**Text under study:**
*** Begin section ***
Residence of the Lt. Governor of Delhi

 Lok Niwas formerly Raj Niwas is the official residence of the Lieutenant Governor of Delhi, who serves as the head of state for Delhi and the Government of the National Capital Territory of Delhi. It is located on Raj Niwas Marg in Civil Lines, Delhi. The incumbent lieutenant governor of Delhi is Taranjit Singh Sandhu, who has held office since 11 March 2026.

In 1911, when Delhi was proclaimed the new imperial capital of the British Raj, Raj Niwas was the residence of Chief Commissioner of Delhi.

== History ==
The area in which Raj Niwas stands has played an instrumental role in the administrative history of Delhi for over 175 years. Located just north of the 17th-century Mughal city of Shahjahanabad, it adjoins the Mughal garden known as Qudsia Bagh. After the British East India Company established their administrative control over Delhi in 1803, several palatial British mansions were gradually built in the locality.
*** End section ***
**Information provided:**
*** Begin section ***
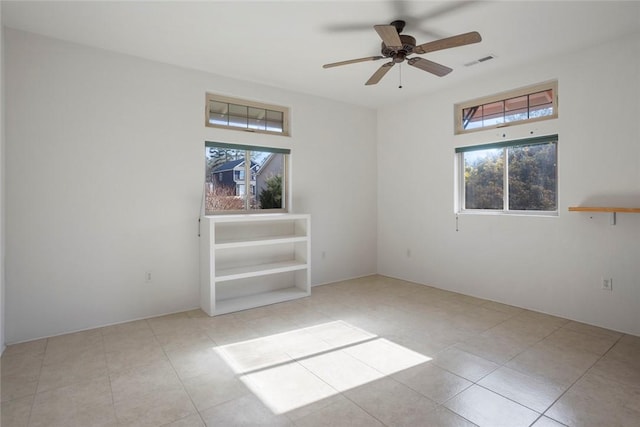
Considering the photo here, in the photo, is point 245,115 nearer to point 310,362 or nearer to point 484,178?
point 310,362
*** End section ***
**Problems and tasks:**
(A) In the passage on Lok Niwas, retype the stretch from "Residence of the Lt." through "Commissioner of Delhi.".
(B) Carry on the passage on Lok Niwas, picking up right after its final sentence.

**Answers to the problems:**
(A)
Residence of the Lt. Governor of Delhi

 Lok Niwas formerly Raj Niwas is the official residence of the Lieutenant Governor of Delhi, who serves as the head of state for Delhi and the Government of the National Capital Territory of Delhi. It is located on Raj Niwas Marg in Civil Lines, Delhi. The incumbent lieutenant governor of Delhi is Taranjit Singh Sandhu, who has held office since 11 March 2026.

In 1911, when Delhi was proclaimed the new imperial capital of the British Raj, Raj Niwas was the residence of Chief Commissioner of Delhi.

(B)
In 1831, Ludlow Castle became the residence of the highest-ranking British official in Delhi, the Resident or Political Agent of the Governor-General of India to the Mughal court. After the 1857 Indian Rebellion was suppressed, it served as the residence of the Chief Commissioner of Delhi, appointed by the Viceroy of India.

In the decades after the Revolt of 1857, the Chief Commissioner of Delhi moved from Ludlow Castle to a smaller bungalow, now known as Raj Niwas. As more bungalows were constructed in the area, Civil Lines was developed. The road became known as Ludlow Castle Road, with Ludlow Castle itself being occupied in the late 19th century by the Delhi Club and later by a school.